Wednesday, February 24, 2016

The Fighter (Le battant) (1983)

On the day he gets out of prison, Jacques Darnay (Alain Delon) is looking over his shoulder.  Darnay took the wrap: during a jewel heist eight years previously, the store owner was murdered and a cache of diamonds worth six million francs was stolen.  The police knew that Darnay had an accomplice but could not identify him.  The diamonds were never recovered.  As a result, Darnay served a reduced sentence; and at the start of Le battant (The Fighter) (1983), he is now free.  In the opening scene of the film, one of Darnay’s homies, Mignot (Michel Beaune) gets a visit from three well-dressed assailants who tell him to turn on Darnay or die.  The crooks want the diamonds.  The police inspector, Rouxel (Pierre Mondy), who busted Darnay from the original heist, wants to find Darnay’s accomplice who murdered the store owner.  More importantly, it seems Rouxel also wants to collect the ten-percent finder’s fee for locating the missing diamonds.  If Darnay locates the diamonds, then he is dead.  If he does not, then the people close to him will start dying.  Most interestingly, does Darnay even know where the diamonds are stashed?
Delon plays The Fighter close.  He wants his viewer to feel the desperation of a man constantly looking over his shoulder for an awaiting killer and also wants his viewer question his rationale and motives:  is this desperate life worth all of the trouble?  Darnay sees Mignot soon after his release from prison and within minutes of meeting the man, Mignot is gunned down.  Mignot’s death enforces for Darnay how serious his pursuers are.  Beautiful Clarissa (Marie-Christine Descouard), Darnay’s lover before he went away to prison, accepts Darnay with open arms and no questions asked when he arrives at the doorstep of her flat.  After Mignot’s murder, Darnay tries to hide Clarissa but to no avail:  she dies in Darnay’s arms after getting gunned down.  As Le battant unfolds from this point, it becomes clear to Darnay (and to the viewer) that he can no longer trust anyone and is going to have to kill everyone who stands in his way.

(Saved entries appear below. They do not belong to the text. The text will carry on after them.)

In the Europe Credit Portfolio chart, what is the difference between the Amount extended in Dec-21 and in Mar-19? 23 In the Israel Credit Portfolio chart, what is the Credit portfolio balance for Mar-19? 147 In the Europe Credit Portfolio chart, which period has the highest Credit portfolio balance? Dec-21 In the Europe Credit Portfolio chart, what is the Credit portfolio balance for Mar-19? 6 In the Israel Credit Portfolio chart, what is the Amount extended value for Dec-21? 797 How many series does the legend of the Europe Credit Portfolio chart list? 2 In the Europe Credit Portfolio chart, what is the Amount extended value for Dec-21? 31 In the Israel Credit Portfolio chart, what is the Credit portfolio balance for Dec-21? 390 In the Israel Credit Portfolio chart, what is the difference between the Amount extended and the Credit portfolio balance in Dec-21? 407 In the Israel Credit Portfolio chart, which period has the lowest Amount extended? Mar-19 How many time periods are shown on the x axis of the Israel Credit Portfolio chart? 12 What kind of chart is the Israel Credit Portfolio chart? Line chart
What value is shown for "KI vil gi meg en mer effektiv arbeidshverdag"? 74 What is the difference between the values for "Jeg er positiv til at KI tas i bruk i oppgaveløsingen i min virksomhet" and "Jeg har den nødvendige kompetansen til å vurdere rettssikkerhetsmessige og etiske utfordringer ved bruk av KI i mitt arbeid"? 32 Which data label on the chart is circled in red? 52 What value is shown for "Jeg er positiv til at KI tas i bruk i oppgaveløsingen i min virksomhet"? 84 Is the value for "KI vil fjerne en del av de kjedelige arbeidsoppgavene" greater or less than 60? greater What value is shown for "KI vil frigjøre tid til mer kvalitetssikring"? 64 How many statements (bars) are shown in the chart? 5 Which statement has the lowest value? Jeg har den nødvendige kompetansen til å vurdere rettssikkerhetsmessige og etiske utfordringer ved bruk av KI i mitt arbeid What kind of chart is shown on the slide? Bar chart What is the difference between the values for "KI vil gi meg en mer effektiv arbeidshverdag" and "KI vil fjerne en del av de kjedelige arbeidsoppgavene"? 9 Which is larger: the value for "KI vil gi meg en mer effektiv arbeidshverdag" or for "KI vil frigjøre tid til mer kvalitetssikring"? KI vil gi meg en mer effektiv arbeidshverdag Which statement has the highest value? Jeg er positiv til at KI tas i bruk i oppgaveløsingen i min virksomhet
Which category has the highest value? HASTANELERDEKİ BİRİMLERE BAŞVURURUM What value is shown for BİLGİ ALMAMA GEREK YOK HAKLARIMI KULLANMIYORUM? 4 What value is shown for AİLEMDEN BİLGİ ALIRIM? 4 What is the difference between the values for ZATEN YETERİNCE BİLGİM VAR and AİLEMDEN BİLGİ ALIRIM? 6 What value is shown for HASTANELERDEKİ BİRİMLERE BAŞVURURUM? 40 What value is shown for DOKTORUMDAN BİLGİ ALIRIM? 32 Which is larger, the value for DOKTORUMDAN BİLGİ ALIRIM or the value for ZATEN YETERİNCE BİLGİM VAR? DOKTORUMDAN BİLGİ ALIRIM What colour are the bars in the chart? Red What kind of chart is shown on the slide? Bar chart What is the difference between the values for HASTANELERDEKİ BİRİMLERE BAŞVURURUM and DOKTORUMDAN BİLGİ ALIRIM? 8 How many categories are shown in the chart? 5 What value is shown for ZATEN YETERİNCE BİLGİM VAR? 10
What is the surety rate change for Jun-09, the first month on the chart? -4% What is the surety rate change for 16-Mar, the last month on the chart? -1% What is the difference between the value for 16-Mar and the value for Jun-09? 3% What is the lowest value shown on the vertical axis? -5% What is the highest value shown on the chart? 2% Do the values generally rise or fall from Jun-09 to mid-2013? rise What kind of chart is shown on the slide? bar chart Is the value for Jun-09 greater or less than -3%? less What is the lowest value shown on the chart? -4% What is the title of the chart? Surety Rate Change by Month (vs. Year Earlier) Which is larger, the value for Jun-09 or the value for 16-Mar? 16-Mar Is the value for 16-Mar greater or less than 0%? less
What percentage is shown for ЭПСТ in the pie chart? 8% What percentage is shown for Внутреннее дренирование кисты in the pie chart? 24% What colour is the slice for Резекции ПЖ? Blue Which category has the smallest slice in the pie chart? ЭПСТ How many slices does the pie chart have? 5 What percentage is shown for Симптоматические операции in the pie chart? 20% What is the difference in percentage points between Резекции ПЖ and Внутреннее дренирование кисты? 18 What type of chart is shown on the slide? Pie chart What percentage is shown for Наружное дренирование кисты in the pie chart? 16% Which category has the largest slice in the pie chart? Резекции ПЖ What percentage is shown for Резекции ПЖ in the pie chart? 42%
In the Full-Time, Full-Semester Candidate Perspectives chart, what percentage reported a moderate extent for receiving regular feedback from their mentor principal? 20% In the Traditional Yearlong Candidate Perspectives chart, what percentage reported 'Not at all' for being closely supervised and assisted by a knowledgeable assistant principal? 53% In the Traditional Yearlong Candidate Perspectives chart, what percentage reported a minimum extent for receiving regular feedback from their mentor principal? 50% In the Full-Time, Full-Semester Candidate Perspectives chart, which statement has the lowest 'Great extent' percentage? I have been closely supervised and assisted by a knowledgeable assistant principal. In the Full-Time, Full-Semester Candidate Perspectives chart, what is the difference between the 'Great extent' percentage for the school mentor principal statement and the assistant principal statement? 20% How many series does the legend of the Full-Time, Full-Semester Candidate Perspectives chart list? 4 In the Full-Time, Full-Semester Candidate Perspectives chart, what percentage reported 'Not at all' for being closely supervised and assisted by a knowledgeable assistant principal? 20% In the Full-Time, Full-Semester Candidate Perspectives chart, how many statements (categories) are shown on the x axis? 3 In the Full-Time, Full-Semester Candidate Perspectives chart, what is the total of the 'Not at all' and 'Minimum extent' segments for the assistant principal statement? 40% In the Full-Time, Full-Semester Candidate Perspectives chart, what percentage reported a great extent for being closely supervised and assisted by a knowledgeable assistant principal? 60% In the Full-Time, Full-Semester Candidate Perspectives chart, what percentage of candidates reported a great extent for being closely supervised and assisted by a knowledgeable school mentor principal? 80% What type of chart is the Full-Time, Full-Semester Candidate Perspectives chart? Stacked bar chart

I am a mark for both Alain Delon and gritty Eurocrime flicks.  Delon gives an odd performance as Darnay.  In all of the action sequences, Delon is cold and icy, like the bad motherfucker he played in Tony Arzenta (1973).  However, Darnay is all too eager to crack a joke, most often at the expense of Rouxel.  This blend of black humor and cold violence does not come off like a Fernando di Leo antihero, like Ringo or Johnny Yuma.  Di Leo composed characters who had a death wish and were laughing towards their end.  Delon’s performance of Darnay belies that appearance.  Anne Parillaud appears as Nathalie, who is offered to Darnay for a thousand francs for one evening by his homey in the underworld, Ruggeri (Franςois Périer).  After their bout of lovemaking, Nathalie breaks down to Darnay and begs him to free her from her abusive relationship with Ruggeri.  Darnay agrees and puts her up in a hideout.  Nathalie helps Darnay by identifying the Ruggeri’s accomplices, so Darnay knows exactly who is following him.  It is apparent, however, that Darnay does not trust Nathalie:  she is either still working for Ruggeri or is attempting to get the diamonds for herself.  It is also apparent that Darnay has strong feelings for her and wants to trust her.  This human side to Darnay creates a schism in his character which makes his violent actions more disturbing.  Delon’s Darnay comes off as a very well-composed and violent sociopath.  He is not an antihero but more like a sick person.

Anne Parillaud does not appear in Le battant really until its middle and her inclusion in the film raises its interest.  She stole all of Delon’s thunder in their previous collaboration, Pour la peau d’un flic (1981), and while her character is nowhere as rich as her previous role, Parillaud gives another memorable performance.  She is one of the few actresses who possess both a powerful sensuality combined with, at appropriate times, a complete vulnerability.  Her character, Nathalie, is the most important in the film, as she reveals within Darnay what is important in life.  Finally, it is well worth mentioning, Parillaud has two very lovely nude scenes in the film.  The pacing in The Fighter, clocking in at nearly two hours, is amazingly brisk, fueled by Darnay’s desperation.  The action sequences, save some automobile sequences that are clearly sped up, are extremely well-done.  Delon serves up some serious cold-blooded violence in this one.  Highly recommended for fans of the Eurocrime genre.